» **TRECHO SELECIONADO**
>>
A primeira é se a extinção foi gradual ou abrupta. Isso se deve ao fato de que praticamente não existem registros de dinossauros nas proximidades do limite K-Pg, e muitos paleontólogos consideram que há uma gradual diminuição da diversidade desses répteis quando se chega ao final do Cretáceo.
A segunda linha de questionamento enfoca se a causa da extinção se deve a evento único ou a vários eventos. Está claro que no final do Cretáceo houve significativa flutuação do nível do mar (que ora invadia os continentes, ora se afastava deles), influenciando necessariamente os organismos. Também foram registrados grandes derrames de lava, evidenciando intensa atividade vulcânica no final do Cretáceo. O principal deles, chamado Deccan Traps, ocorreu na Índia.
Com espessura em torno de 2.000 m e abrangendo hoje 500 mil km2 (deve ter sido ainda mais extenso no passado), essas rochas se formaram entre 68 e 60 milhões de anos. O vulcanismo teve intensidade maior em torno de 66 milhões de anos e, sem dúvida, influenciou a fauna e flora daquele período, ao menos localmente.
Um problema relacionado com o Deccan Traps é que a datação dos fluxos de lava não pode ser feita com precisão, com margens de erro muito grandes para uma análise mais precisa de quando ocorreram. Assim, alguns autores têm dificuldade para associar diretamente esse intenso vulcanismo à extinção dos dinossauros.
Formação Hell Creek
Devido a coletas controladas em áreas onde ocorre o limite K-Pg e à aplicação de novas metodologias de análise de dados, houve significativo aumento de informações nas últimas duas décadas, contribuindo para melhor compreensão do que ocorria em nosso planeta nos 15 milhões de anos anteriores à extinção dos dinossauros.
O impacto de um corpo celeste – asteroide ou cometa – ao final do Cretáceo já é tido como fato. Devido ao refinamento de técnicas no estabelecimento de datação absoluta, pôde-se determinar que o impacto se deu há 66.043.000 anos, com margem de erro de mais ou menos 43 mil anos, e não há 65 milhões de anos, valor sempre utilizado e que ainda consta de muitos textos.
Localizou-se também o local do impacto: uma cratera de aproximadamente 180-200 km de largura, denominada de Chicxulub, na província de Yucatán, México. O diâmetro do asteroide ou cometa responsável por essa cratera era de aproximadamente 10 km, algo como o tamanho de Manhattan (EUA), e o impacto teria liberado energia equivalente a alguns milhões de bombas atômicas como as que atingiram Hiroshima e Nagasaki na Segunda Guerra.
<<
» **TAREFAS E EXERCÍCIOS**
1. No trecho sobre a extinção dos dinossauros, em que província e país fica a cratera de Chicxulub?
2. Reproduza tudo o que vai de "A primeira é" até "ao final do Cretáceo." no trecho sobre a extinção dos dinossauros.
3. Transforme em lista o parágrafo do trecho sobre a extinção dos dinossauros que começa com "Com espessura em torno de 2.000 m" e mantenha os dados principais.

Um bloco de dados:
>>
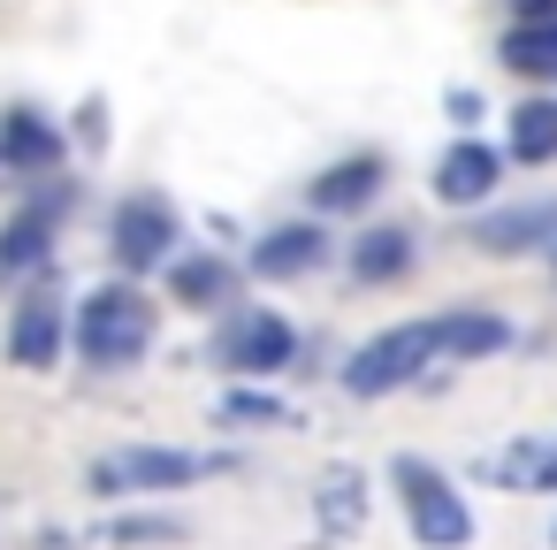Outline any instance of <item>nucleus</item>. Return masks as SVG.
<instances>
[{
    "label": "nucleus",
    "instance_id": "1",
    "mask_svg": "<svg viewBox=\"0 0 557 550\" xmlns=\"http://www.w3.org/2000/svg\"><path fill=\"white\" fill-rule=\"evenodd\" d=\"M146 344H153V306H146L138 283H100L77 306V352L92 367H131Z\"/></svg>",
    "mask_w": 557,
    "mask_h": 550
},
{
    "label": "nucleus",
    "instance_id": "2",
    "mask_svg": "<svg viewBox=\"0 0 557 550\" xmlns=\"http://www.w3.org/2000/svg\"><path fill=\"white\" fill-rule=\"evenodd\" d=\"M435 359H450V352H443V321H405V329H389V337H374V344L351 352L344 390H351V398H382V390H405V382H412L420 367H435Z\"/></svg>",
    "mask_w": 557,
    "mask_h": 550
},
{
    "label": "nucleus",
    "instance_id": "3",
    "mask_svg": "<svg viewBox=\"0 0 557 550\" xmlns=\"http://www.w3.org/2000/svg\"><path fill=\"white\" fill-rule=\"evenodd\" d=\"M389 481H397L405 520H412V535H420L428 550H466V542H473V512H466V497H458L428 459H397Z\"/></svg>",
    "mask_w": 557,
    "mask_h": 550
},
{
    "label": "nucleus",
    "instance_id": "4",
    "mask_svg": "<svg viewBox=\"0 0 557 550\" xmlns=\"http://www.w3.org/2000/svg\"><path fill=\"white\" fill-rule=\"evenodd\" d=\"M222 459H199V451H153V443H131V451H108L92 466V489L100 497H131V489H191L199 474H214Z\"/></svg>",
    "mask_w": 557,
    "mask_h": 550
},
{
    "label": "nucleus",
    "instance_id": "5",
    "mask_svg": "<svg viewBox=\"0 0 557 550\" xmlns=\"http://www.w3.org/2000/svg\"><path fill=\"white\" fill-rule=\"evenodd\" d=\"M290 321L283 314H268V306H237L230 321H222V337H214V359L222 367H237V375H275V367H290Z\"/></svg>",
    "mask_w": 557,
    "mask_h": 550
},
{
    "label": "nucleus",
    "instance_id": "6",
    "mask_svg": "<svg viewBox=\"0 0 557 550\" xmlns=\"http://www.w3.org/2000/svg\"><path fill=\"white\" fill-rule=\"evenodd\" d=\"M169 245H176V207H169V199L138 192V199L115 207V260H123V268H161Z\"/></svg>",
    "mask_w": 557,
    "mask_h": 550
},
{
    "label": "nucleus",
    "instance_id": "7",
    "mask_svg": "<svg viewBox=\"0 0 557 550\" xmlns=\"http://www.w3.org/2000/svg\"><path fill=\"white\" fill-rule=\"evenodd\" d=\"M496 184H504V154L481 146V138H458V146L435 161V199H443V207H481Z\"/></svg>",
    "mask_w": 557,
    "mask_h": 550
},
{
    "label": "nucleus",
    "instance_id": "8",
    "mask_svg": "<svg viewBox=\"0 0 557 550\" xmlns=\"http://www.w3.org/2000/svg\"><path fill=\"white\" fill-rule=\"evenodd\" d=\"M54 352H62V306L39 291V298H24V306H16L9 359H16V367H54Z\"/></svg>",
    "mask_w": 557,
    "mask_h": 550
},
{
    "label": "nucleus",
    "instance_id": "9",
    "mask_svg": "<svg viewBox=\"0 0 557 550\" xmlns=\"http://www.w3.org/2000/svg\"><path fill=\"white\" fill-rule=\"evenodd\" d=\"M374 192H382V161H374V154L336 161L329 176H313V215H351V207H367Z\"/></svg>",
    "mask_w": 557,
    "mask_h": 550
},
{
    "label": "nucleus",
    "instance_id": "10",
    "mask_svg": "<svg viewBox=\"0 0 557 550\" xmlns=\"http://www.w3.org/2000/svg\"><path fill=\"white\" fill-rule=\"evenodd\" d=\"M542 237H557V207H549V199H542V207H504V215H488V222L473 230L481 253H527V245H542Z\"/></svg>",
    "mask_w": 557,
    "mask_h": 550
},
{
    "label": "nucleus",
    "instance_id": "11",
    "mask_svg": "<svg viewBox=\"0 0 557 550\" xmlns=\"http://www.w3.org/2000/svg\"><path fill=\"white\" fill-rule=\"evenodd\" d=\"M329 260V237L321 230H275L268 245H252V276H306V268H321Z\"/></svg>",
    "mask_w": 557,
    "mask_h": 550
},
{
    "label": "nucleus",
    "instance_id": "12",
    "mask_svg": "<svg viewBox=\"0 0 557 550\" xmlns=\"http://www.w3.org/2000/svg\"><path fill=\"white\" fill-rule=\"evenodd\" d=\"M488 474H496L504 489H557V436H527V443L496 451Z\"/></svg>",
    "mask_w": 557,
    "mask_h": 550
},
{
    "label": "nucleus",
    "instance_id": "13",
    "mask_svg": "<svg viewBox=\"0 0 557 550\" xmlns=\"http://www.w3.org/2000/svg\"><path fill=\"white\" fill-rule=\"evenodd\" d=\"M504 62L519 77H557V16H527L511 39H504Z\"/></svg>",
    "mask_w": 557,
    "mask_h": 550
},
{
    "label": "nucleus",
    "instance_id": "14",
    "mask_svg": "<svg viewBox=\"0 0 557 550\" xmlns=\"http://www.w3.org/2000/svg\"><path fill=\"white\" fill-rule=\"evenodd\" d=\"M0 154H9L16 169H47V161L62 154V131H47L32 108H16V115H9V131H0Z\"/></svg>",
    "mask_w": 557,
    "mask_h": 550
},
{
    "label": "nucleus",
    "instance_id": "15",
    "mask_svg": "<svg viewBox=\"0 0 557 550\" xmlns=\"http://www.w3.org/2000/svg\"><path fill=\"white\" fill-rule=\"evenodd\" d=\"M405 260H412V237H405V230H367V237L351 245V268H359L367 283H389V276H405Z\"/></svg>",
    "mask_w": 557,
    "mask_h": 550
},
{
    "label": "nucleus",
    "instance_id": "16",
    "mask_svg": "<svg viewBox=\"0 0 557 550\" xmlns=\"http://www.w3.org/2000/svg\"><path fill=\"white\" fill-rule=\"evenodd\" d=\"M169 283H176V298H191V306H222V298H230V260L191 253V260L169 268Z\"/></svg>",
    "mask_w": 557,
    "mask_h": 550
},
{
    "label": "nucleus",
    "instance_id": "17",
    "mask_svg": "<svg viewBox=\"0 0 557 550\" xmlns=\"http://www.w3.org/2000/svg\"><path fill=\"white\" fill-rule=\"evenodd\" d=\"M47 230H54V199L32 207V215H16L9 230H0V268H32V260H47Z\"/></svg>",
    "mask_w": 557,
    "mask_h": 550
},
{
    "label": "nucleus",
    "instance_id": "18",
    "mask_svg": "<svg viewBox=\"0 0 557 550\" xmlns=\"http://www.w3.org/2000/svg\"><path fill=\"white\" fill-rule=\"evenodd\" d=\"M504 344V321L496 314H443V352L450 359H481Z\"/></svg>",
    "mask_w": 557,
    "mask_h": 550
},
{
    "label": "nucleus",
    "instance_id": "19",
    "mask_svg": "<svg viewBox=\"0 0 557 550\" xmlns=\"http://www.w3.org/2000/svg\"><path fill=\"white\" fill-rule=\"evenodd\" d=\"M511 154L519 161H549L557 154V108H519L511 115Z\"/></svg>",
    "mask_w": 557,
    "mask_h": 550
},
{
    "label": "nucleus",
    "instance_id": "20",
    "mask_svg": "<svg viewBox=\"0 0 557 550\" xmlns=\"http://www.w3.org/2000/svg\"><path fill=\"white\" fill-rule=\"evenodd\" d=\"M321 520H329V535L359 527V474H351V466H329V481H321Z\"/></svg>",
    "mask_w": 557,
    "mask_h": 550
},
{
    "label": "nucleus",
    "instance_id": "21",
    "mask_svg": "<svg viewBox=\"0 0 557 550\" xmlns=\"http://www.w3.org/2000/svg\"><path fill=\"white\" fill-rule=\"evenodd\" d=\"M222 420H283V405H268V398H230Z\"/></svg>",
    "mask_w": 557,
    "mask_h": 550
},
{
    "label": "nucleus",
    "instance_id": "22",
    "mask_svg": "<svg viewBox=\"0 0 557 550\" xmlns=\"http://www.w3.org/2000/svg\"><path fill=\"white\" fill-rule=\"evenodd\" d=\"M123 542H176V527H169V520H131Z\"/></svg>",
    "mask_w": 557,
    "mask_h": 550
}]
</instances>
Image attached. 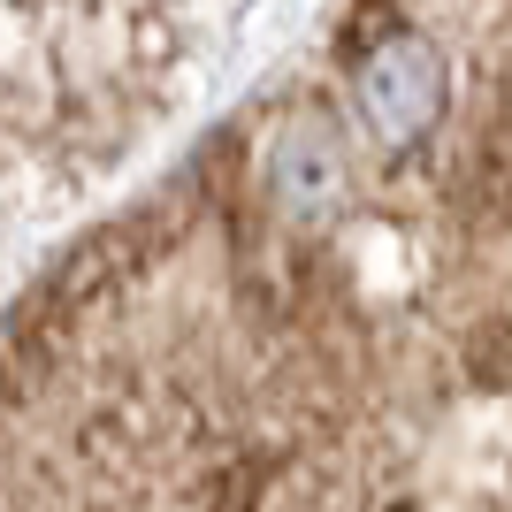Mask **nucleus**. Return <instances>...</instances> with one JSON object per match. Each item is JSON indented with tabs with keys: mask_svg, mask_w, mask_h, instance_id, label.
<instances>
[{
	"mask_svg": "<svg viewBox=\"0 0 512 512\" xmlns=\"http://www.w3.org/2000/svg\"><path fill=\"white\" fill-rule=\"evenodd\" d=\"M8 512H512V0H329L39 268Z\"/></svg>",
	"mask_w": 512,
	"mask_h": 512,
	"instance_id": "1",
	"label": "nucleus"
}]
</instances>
<<
» **RESULTADOS POR TAREFA**
1. Na província de Yucatán, no México.

2.
A primeira é se a extinção foi gradual ou abrupta. Isso se deve ao fato de que praticamente não existem registros de dinossauros nas proximidades do limite K-Pg, e muitos paleontólogos consideram que há uma gradual diminuição da diversidade desses répteis quando se chega ao final do Cretáceo.

3.
- Espessura: cerca de 2.000 m.
- Área atual: 500 mil km², provavelmente maior no passado.
- Formação das rochas: entre 68 e 60 milhões de anos.
- Auge do vulcanismo: por volta de 66 milhões de anos.
- Efeito: influenciou a fauna e a flora da época, ao menos localmente.